Pantocer adalah obat yang digunakan untuk mengatasi tukak lambung, tukak duodenum, kasus inflamasi esofagus (radang tenggorokan) sedang dan berat.

Dosis & Cara Penggunaan Pantocer

Pantocer merupakan obat yang termasuk ke dalam golongan obat keras sehingga pada setiap pembelian nya harus menggunakan resep Dokter.

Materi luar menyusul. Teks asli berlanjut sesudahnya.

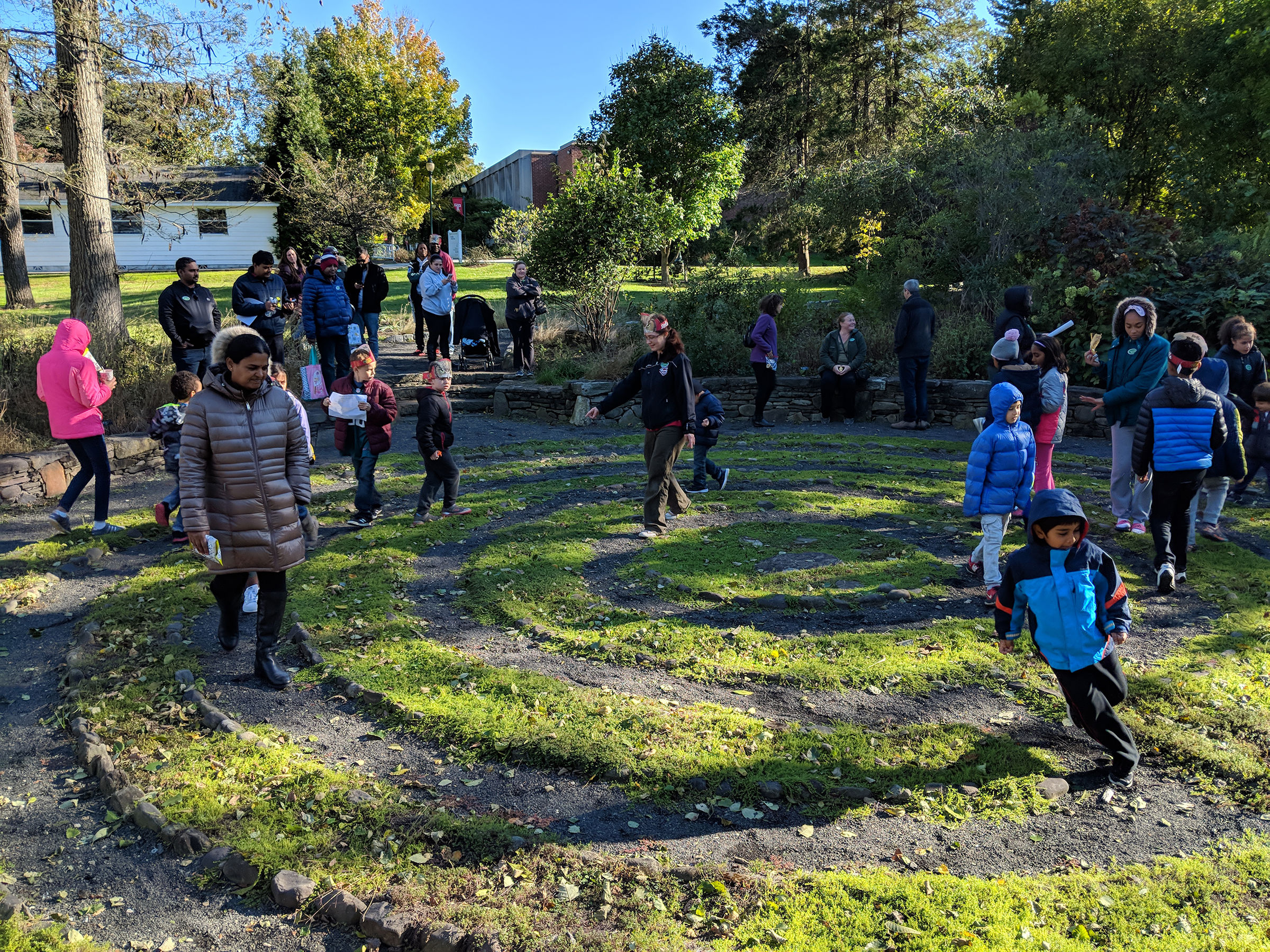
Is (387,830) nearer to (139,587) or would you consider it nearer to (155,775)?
(155,775)

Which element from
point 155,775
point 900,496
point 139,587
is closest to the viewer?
point 155,775

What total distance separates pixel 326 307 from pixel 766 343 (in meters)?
6.36

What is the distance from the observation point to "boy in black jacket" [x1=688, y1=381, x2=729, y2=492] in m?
10.0

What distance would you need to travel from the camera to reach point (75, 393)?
830 centimetres

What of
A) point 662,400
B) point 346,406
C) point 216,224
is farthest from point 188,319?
point 216,224

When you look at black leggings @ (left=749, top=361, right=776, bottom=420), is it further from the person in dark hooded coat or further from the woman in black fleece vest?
the woman in black fleece vest

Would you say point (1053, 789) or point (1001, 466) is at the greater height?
point (1001, 466)

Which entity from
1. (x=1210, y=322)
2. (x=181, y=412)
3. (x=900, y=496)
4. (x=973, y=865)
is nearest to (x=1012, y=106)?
(x=1210, y=322)

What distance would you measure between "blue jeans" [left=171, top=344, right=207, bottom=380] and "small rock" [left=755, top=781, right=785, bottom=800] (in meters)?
9.33

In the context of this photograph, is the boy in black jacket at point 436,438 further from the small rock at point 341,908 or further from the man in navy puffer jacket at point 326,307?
the small rock at point 341,908

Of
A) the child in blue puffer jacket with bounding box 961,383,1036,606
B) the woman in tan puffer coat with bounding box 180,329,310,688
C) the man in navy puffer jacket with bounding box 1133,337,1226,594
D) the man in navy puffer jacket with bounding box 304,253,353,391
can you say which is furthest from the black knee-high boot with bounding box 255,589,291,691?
the man in navy puffer jacket with bounding box 304,253,353,391

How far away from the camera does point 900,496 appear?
10.5 m

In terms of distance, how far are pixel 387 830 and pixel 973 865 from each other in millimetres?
2669

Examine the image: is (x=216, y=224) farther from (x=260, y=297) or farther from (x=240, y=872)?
(x=240, y=872)
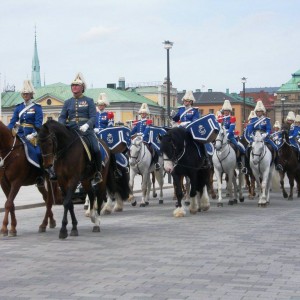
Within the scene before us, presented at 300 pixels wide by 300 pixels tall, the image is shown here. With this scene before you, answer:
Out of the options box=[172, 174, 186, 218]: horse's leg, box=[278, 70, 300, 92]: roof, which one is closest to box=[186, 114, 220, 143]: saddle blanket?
box=[172, 174, 186, 218]: horse's leg

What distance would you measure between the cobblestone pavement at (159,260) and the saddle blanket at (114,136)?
231 centimetres

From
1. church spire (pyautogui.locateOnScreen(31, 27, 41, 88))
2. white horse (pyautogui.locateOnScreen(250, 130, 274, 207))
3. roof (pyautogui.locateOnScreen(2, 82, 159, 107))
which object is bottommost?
white horse (pyautogui.locateOnScreen(250, 130, 274, 207))

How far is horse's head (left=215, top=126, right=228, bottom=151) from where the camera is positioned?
20.7 m

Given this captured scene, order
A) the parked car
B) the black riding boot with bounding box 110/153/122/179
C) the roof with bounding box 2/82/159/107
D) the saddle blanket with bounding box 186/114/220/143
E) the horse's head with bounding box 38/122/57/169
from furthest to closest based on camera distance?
1. the roof with bounding box 2/82/159/107
2. the parked car
3. the saddle blanket with bounding box 186/114/220/143
4. the black riding boot with bounding box 110/153/122/179
5. the horse's head with bounding box 38/122/57/169

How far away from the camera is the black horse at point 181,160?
1759 centimetres

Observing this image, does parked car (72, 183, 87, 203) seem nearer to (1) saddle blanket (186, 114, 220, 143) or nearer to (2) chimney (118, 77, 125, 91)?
(1) saddle blanket (186, 114, 220, 143)

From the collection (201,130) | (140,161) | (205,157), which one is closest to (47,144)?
(201,130)

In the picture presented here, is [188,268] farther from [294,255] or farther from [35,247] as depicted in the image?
[35,247]

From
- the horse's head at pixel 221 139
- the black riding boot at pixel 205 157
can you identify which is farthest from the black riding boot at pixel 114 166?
the horse's head at pixel 221 139

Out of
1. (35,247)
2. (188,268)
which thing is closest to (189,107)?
(35,247)

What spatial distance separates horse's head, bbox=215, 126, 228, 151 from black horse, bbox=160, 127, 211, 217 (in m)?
2.11

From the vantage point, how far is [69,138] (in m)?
13.9

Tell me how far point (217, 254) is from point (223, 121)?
11406mm

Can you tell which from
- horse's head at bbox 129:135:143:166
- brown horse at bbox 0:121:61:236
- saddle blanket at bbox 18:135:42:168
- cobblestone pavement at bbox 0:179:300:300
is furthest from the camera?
horse's head at bbox 129:135:143:166
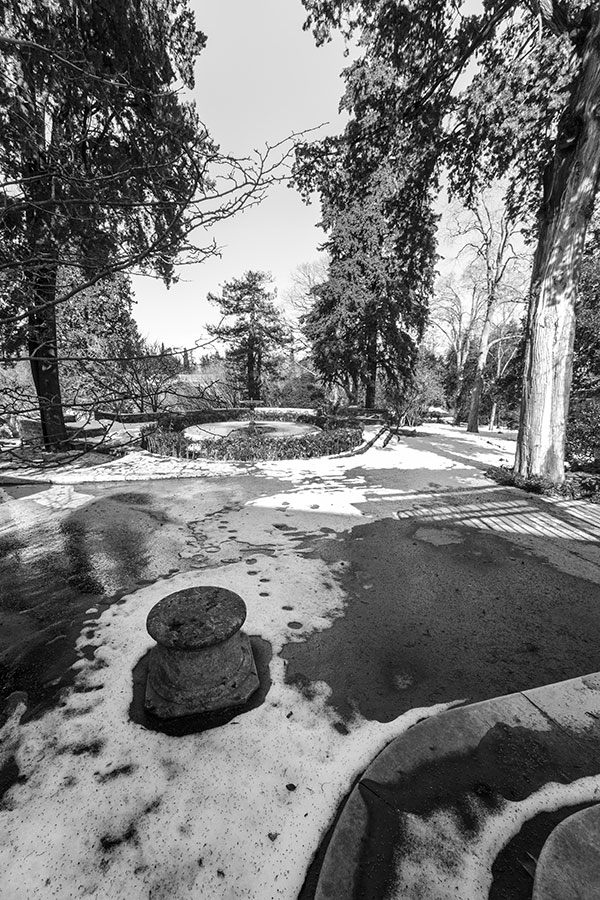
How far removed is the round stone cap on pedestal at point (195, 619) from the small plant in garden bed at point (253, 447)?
24.4 feet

Selain itu, dosis penggunaan pantocer juga harus dikonsultasikan dengan Dokter terlebih dahulu sebelum digunakan, karena dosis penggunaan nya berbeda-beda setiap individu tergantung berat tidaknya penyakit yang diderita.

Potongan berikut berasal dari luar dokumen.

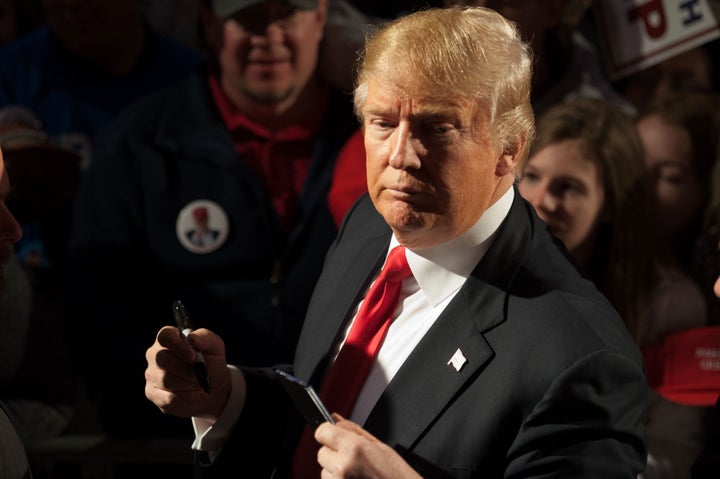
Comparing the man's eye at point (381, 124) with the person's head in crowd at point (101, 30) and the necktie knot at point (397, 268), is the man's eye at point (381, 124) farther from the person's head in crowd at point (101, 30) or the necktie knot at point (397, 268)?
the person's head in crowd at point (101, 30)

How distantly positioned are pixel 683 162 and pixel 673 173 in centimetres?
4

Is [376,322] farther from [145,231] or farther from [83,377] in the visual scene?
[83,377]

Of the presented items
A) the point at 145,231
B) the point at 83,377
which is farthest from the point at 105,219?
the point at 83,377

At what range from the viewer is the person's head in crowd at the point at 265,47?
311 centimetres

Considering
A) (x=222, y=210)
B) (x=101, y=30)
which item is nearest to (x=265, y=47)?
(x=222, y=210)

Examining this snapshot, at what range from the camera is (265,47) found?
10.3 feet

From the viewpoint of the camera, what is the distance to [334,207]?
317 centimetres

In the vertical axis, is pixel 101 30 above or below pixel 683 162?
above

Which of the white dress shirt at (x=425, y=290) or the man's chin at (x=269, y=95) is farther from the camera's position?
the man's chin at (x=269, y=95)

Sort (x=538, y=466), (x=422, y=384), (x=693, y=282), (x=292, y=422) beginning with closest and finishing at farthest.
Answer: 1. (x=538, y=466)
2. (x=422, y=384)
3. (x=292, y=422)
4. (x=693, y=282)

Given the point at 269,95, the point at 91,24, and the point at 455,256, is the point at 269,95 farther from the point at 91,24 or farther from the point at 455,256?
the point at 455,256

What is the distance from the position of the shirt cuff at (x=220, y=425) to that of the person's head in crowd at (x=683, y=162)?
162 centimetres

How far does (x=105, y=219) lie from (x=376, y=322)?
147 centimetres

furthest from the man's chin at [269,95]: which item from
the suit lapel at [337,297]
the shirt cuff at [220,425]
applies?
the shirt cuff at [220,425]
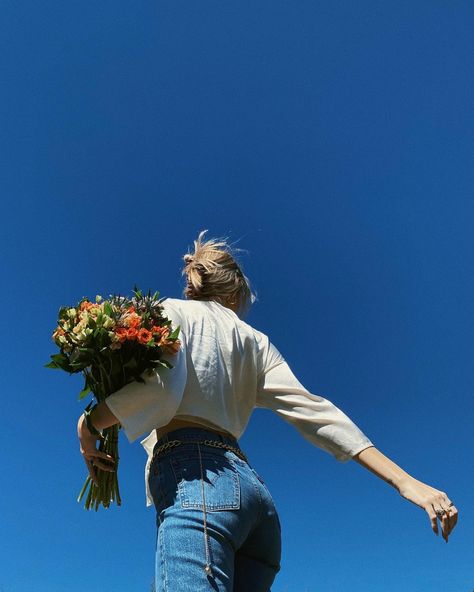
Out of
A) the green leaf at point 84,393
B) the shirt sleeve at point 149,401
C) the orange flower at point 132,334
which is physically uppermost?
the orange flower at point 132,334

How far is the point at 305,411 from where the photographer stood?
2381 mm

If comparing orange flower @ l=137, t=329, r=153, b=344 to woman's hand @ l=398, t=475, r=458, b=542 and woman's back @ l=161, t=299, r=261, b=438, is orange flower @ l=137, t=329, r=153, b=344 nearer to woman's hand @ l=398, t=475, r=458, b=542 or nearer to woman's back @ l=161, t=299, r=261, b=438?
woman's back @ l=161, t=299, r=261, b=438

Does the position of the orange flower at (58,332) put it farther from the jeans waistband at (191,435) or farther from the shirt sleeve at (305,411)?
the shirt sleeve at (305,411)

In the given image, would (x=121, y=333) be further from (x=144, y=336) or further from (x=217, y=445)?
(x=217, y=445)

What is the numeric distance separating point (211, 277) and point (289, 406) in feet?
2.90

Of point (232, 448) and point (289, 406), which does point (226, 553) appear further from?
point (289, 406)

Dosis dan Cara Penggunaan Pantocer 40 mg Vial :
1 vial (40 mg) injeksi intravena per hari.


Dosis Penggunaan pantocer tablet
Dewasa : 40 mg sehari sekali

Efek Samping Pantocer

Efek Samping :
Gangguan saluran cerna, seperti nyeri perut, diare, konstipasi, kembung, mual, muntah, dan mulut kering.

Kontraindikasi :
Tidak boleh digunakan oleh pasien yang telah diketahui memiliki alergi terhadap kandungan obat Pantocer wanita hamil dan anak.

Interaksi Obat :
Dapat berinteraksi dengan obat atau senyawa lainnya yang dimetabolisme oleh sistem enzim sitokrom P450.

Kategori Kehamilan :
Menurut FDA (Badan Pengawas Obat dan Makanan Amerika Serikat) mengkategorikan Pantocer kedalam Kategori B dengan penjelasan sebagai berikut :

Studi reproduksi hewan tidak menunjukkan risiko janin tetapi tidak ada studi terkontrol pada wanita hamil atau studi reproduksi hewan menunjukkan efek buruk (selain penurunan kesuburan) yang tidak dikonfirmasi dalam studi terkontrol pada wanita pada trimester pertama (dan tidak ada bukti risiko pada trimester berikutnya).